## start READING PASSAGE

Living Breathing Rock ‘n’ Roll

For a couple of years some of my friends and I have been sharing music. We’re supposed to review/rate what gets shared with us, and share those reviews with the group, but that doesn’t always happen.

Queen – The Miracle (1989)

As Tim comes to a close on his month of Queen, we visit one of Queen’s last albums.

The only two songs I knew before this listen weren’t actually the versions I knew. I’ve only heard the single versions. So even the familiar tracks were new to me.

I Want It All is a great song, and the solo section was sweet, but this whole album felt angry. Maybe I’ve just had a bad week and I’m reading into it what I want to. Not that there isn’t a time and place for that. I love me some angry music – but I usually know going in and chose it for that reason. Aside from the two hits, I really liked Was it All Worth It. Not much else really stood out to me, and I wonder if the mood and tone is why.

That’s not entirely why. The Invisible Man was just a little odd. It and Rain Must Fall were very much a product of their musical environment. Not that their other stuff isn’t, but 1989 was a much different place than the ’70s and it shows in those two songs. They weren’t bad, but they weren’t awesome either.

In addition to the standard tracks, I also looked up the five non-album b-sides from the record’s singles. If you liked the album, you’d like the b-sides. More of the same. Hang On in There is especially notable. 3/5

Snarky Puppy – Culcha Vulcha (2016)

## end READING PASSAGE

PROBLEMS AND TASKS.
1. In the Queen album review, why were even the two songs the writer already knew new to them?
2. Edit the rows below by changing "positioned" to "located" wherever it appears, keeping everything else the same. Leave the pictures out of your answer.

## start DATASET EXTRACT

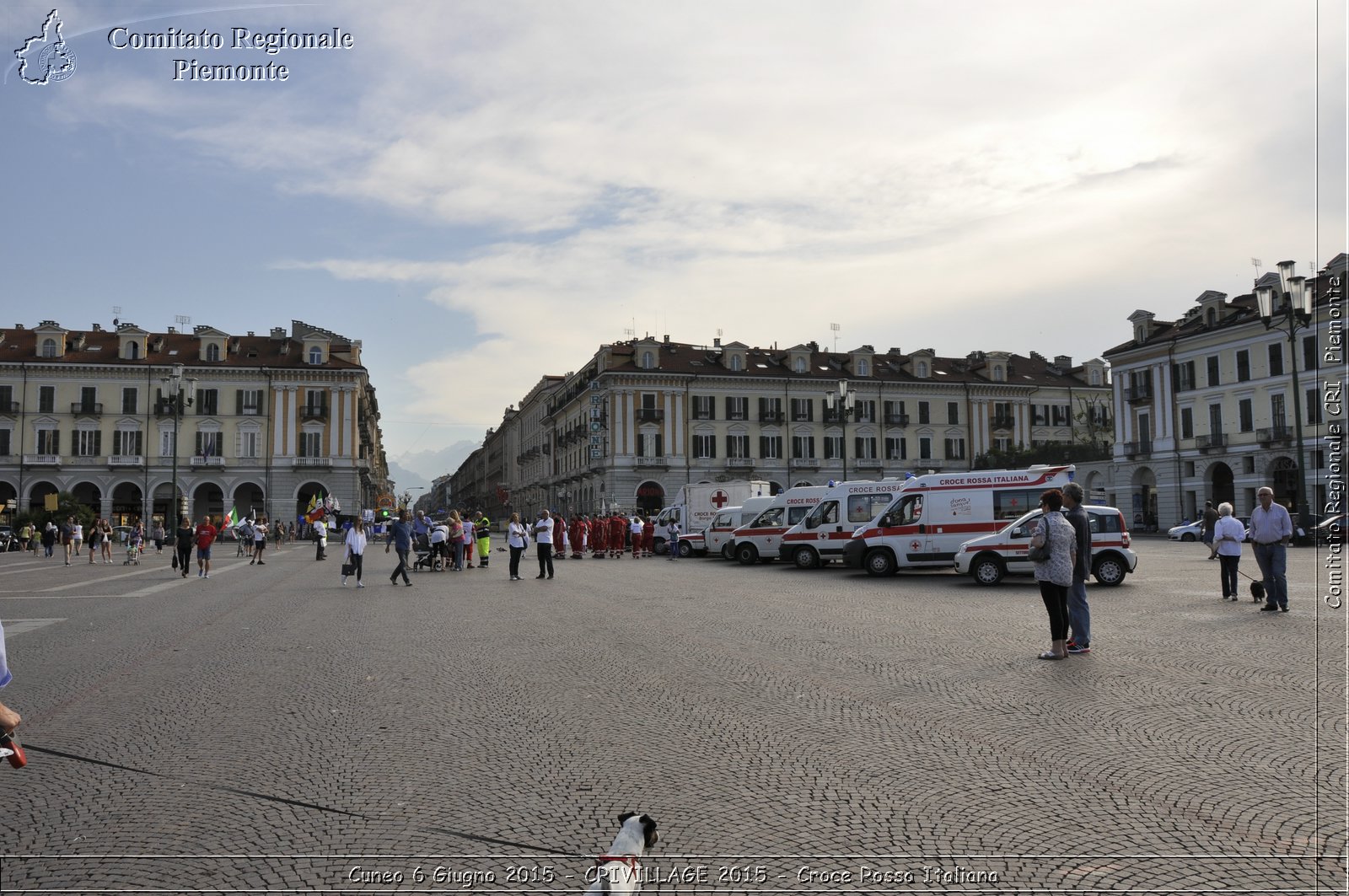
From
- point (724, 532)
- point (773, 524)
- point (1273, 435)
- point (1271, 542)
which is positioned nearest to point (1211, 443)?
point (1273, 435)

## end DATASET EXTRACT

SOLUTIONS BELOW.
1. The writer had only heard the single versions of those two songs, so the album versions were new to them.

2.
From
- point (724, 532)
- point (773, 524)
- point (1273, 435)
- point (1271, 542)
which is located nearest to point (1211, 443)?
point (1273, 435)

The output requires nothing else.